→ **LISTED RECORDS**:
· · · · ·
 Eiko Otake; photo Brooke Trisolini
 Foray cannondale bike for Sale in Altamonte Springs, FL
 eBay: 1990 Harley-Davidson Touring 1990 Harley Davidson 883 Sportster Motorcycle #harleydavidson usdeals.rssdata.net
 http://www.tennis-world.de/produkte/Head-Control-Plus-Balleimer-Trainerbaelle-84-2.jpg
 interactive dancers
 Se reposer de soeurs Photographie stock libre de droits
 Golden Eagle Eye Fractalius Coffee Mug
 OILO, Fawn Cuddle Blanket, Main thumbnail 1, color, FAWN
· · · · ·
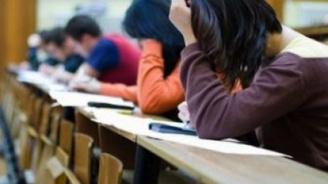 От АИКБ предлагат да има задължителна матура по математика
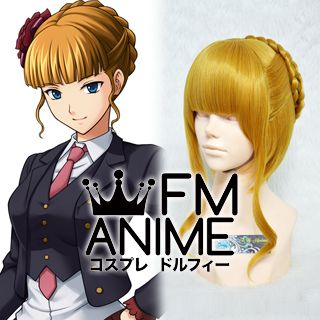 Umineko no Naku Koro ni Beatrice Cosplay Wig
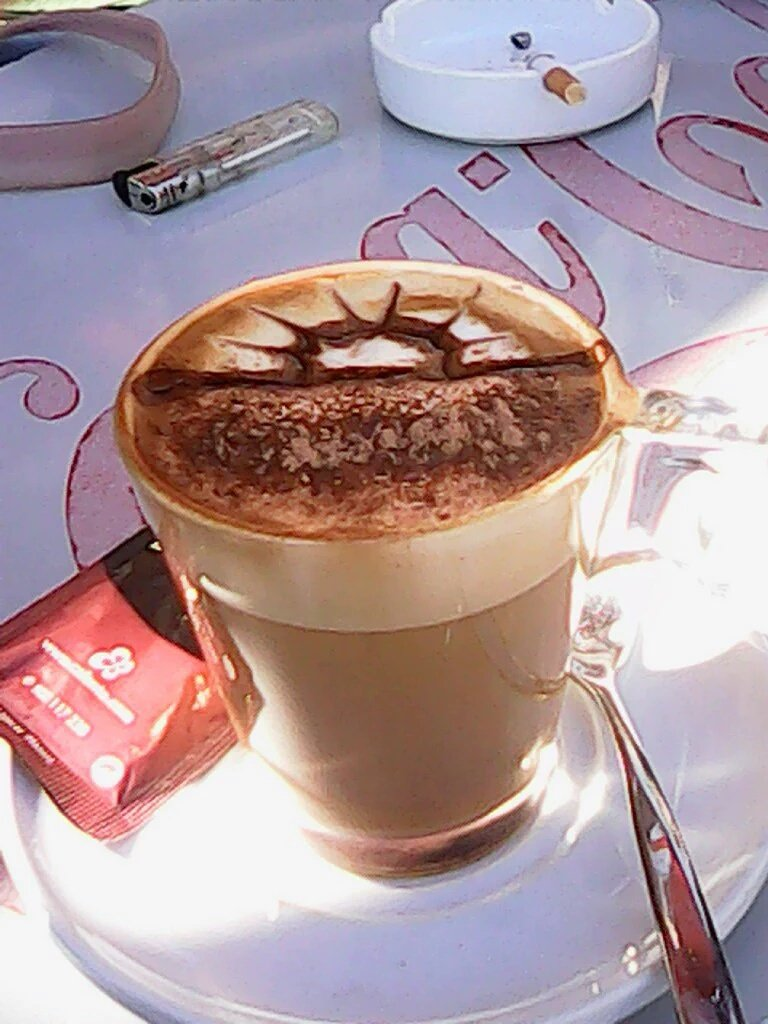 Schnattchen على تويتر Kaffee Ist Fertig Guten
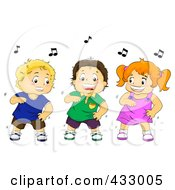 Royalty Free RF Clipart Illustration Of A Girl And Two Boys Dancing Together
· · · · ·
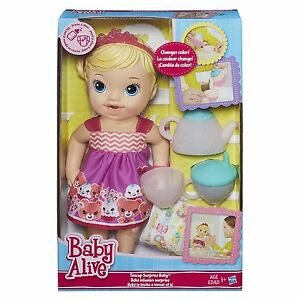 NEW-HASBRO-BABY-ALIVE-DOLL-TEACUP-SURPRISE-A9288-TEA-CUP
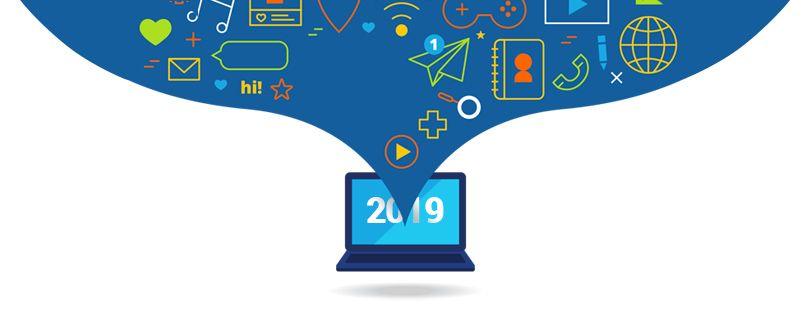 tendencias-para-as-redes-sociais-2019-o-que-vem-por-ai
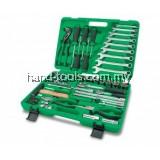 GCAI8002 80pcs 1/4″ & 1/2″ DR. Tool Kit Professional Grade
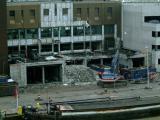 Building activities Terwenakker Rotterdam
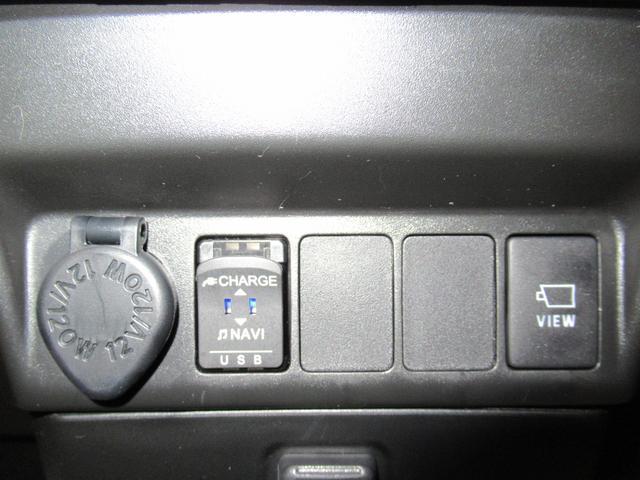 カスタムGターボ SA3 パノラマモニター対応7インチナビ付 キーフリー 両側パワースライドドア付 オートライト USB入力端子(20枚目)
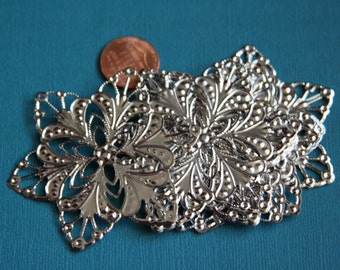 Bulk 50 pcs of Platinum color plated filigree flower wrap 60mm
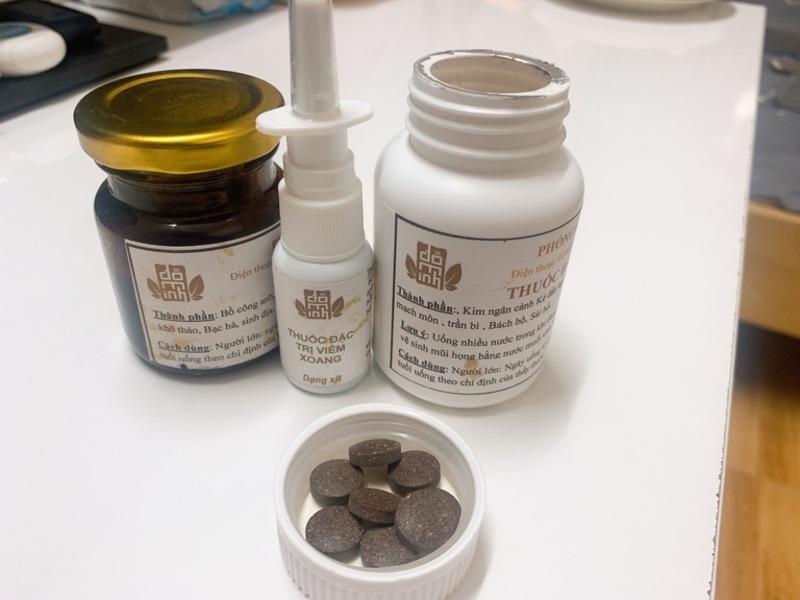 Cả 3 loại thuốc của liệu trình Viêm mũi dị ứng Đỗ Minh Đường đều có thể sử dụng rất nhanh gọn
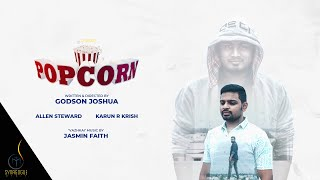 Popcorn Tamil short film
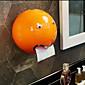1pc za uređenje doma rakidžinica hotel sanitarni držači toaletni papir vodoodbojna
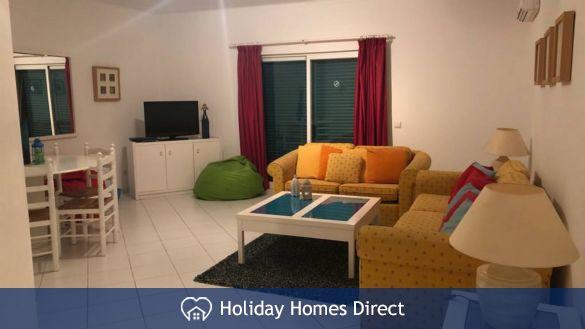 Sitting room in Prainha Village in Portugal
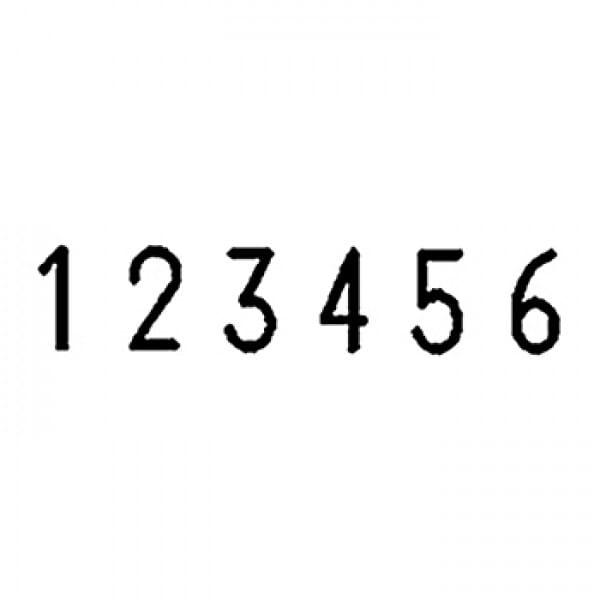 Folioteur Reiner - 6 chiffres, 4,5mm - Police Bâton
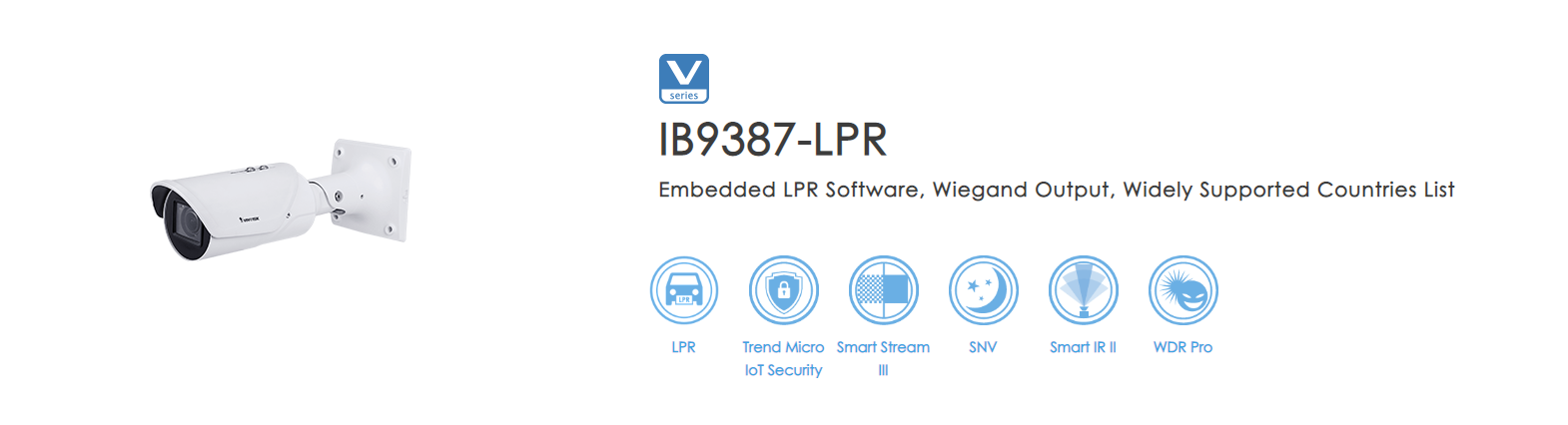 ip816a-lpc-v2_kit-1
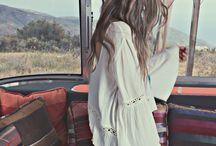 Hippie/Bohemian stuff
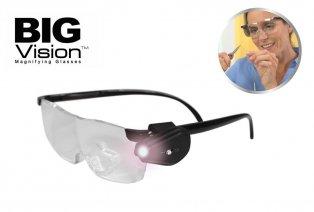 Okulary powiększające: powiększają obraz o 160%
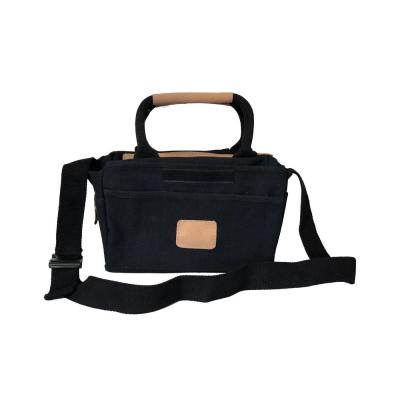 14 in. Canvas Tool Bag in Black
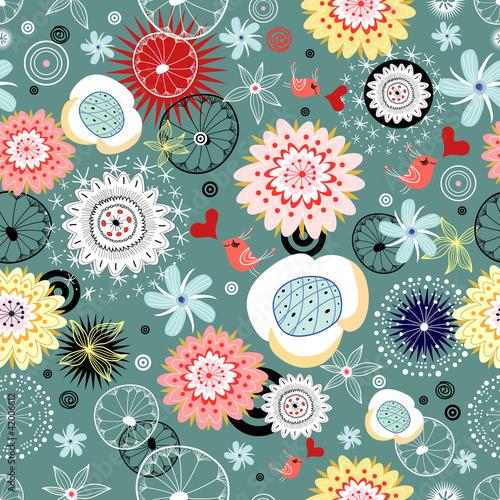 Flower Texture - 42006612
· · · · ·
Exactly the lines above from the one that contains "Folioteur Reiner - 6" down to the one that contains "Flower Texture - 42006612" are to be output, both ends kept and pictures omitted.

→ **RESPONSE TO THIS EXERCISE**:
 Folioteur Reiner - 6 chiffres, 4,5mm - Police Bâton
 ip816a-lpc-v2_kit-1
 Hippie/Bohemian stuff
 Okulary powiększające: powiększają obraz o 160%
 14 in. Canvas Tool Bag in Black
 Flower Texture - 42006612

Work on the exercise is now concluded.